Pulling back to the wider perspective, let us again consider:
Heinlein's Future History;
Asimov's Robots and Empire History;
Blish's Cities In Flight;
Anderson's Psychotechnic and Technic Histories and Tau Zero;
Herbert's Dune History;
Niven's Known Space History;
Pournelle's CoDominium History;
Stirling's Draka History.
These works comprise:
nine American future histories about interstellar civilizations with faster than light capability;
one work that takes slower than light travel to its ultimate conclusion in the setting of cosmic future history.

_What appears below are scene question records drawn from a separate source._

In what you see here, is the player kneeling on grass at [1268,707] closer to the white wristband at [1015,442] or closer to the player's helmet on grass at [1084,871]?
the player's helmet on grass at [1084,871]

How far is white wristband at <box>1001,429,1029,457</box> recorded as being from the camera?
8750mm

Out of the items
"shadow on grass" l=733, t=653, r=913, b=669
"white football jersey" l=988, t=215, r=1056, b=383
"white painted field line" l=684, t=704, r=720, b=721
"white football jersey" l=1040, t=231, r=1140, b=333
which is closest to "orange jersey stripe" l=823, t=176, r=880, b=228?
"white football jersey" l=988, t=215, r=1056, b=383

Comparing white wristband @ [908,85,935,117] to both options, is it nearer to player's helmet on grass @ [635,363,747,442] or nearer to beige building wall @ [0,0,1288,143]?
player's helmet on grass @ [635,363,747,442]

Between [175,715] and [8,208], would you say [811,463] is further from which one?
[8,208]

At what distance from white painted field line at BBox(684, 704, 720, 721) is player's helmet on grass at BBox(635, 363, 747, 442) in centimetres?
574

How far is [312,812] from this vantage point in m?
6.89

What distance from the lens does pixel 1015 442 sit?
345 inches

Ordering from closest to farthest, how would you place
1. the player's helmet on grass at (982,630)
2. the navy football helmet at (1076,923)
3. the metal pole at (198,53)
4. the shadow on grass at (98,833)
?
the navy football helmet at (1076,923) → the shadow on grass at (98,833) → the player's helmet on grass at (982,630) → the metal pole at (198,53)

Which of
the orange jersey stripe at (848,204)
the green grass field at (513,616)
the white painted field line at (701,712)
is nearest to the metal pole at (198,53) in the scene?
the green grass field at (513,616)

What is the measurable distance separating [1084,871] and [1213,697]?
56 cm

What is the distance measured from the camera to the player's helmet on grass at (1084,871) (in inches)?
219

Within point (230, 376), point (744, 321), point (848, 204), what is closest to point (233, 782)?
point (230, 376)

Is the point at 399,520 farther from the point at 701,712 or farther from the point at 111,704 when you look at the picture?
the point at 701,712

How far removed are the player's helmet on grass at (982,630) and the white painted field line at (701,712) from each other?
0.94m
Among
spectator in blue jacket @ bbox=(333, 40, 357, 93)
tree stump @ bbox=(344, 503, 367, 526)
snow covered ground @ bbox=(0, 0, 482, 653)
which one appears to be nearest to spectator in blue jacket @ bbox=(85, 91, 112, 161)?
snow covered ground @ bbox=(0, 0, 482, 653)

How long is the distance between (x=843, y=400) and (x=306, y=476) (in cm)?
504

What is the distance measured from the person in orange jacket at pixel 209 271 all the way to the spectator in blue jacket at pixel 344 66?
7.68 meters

The Psychotechnic History imitates the Future History;
the Technic History is a less well known but better written account of an interstellar empire than either Asimov's or Herbert's series;
Tau Zero is cosmological hard sf like the culminating volume of Cities In Flight;
Anderson contributed to Asimov's, Niven's and Pournelle's future histories;
Niven and Stirling contributed to Pournelle's and Pournelle and Stirling contributed to Niven's.
Somewhere in all this is what I will read or reread next.
1 comment:
Kaor, Paul!
I finished reading the second volume of David Wingrove's CHUNG KUO series: DAYLIGHT ON IRON MOUNTAIN. Alas, publication of the series was suspended after eight volumes.
I'm currently rereading parts of Poul Anderson's STARSHIP. And I've also started THE STORY OF KULLVERVO, by JRR Tolkien (ed. by Christopher Tolkien).